→ **TASK REQUIREMENTS**: After finding the line that holds "Loaded Waffle Potato Nachos" below, set down that line and the rest through the final one exactly, leaving the pictures out.

→ **DATA SEGMENT**:
[Start of Attachment]

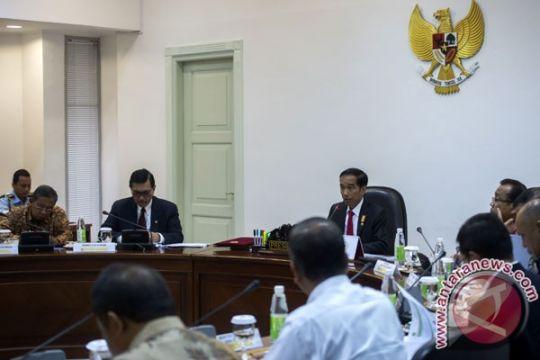 Presiden setuju terbitkan Perpres pencegahan kekerasan anak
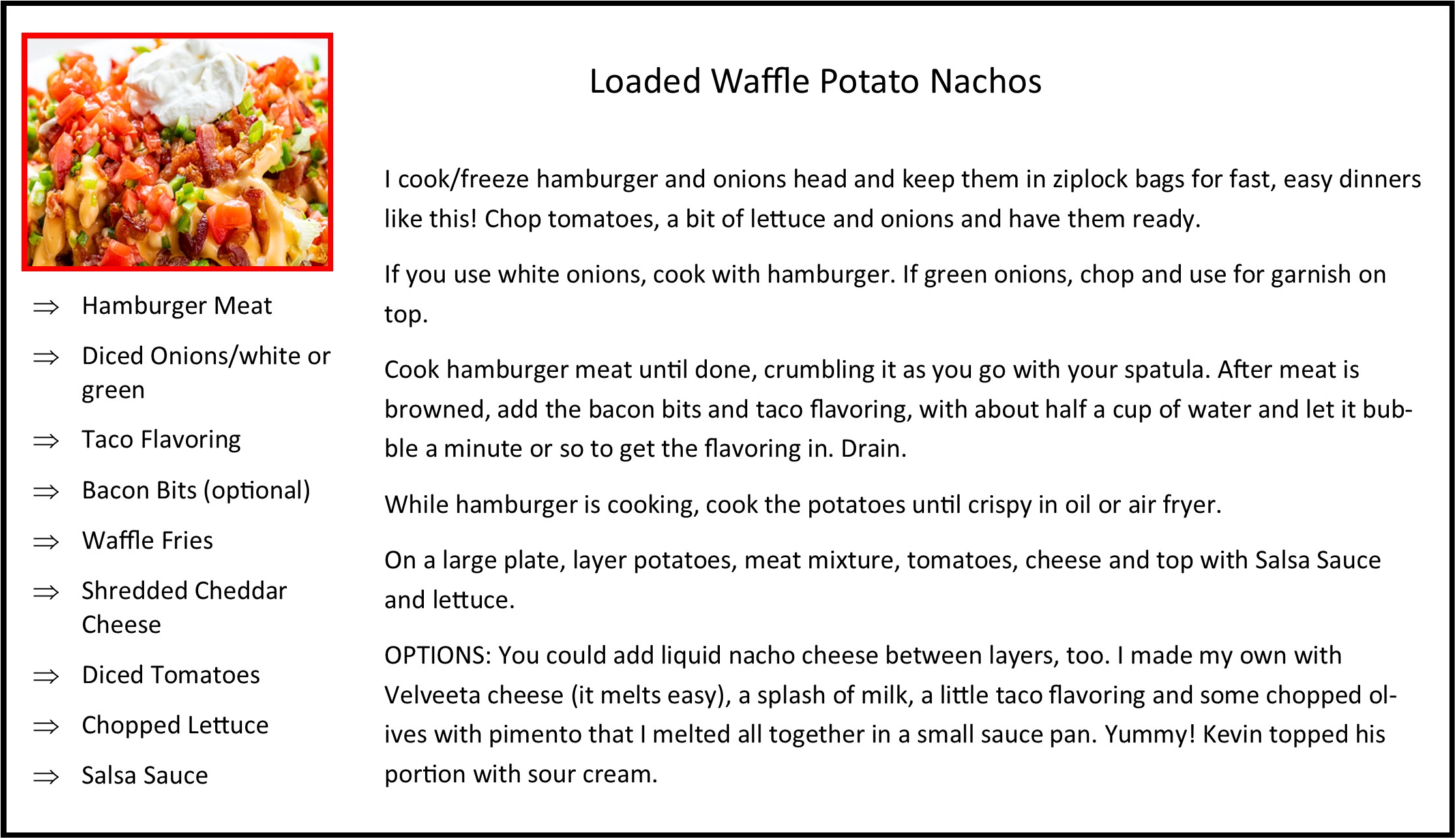 Loaded Waffle Potato Nachos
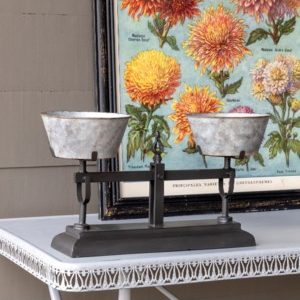 Black And Tin Scale Planter Large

[End of Attachment]

→ **REPLY**:
 Loaded Waffle Potato Nachos
 Black And Tin Scale Planter Large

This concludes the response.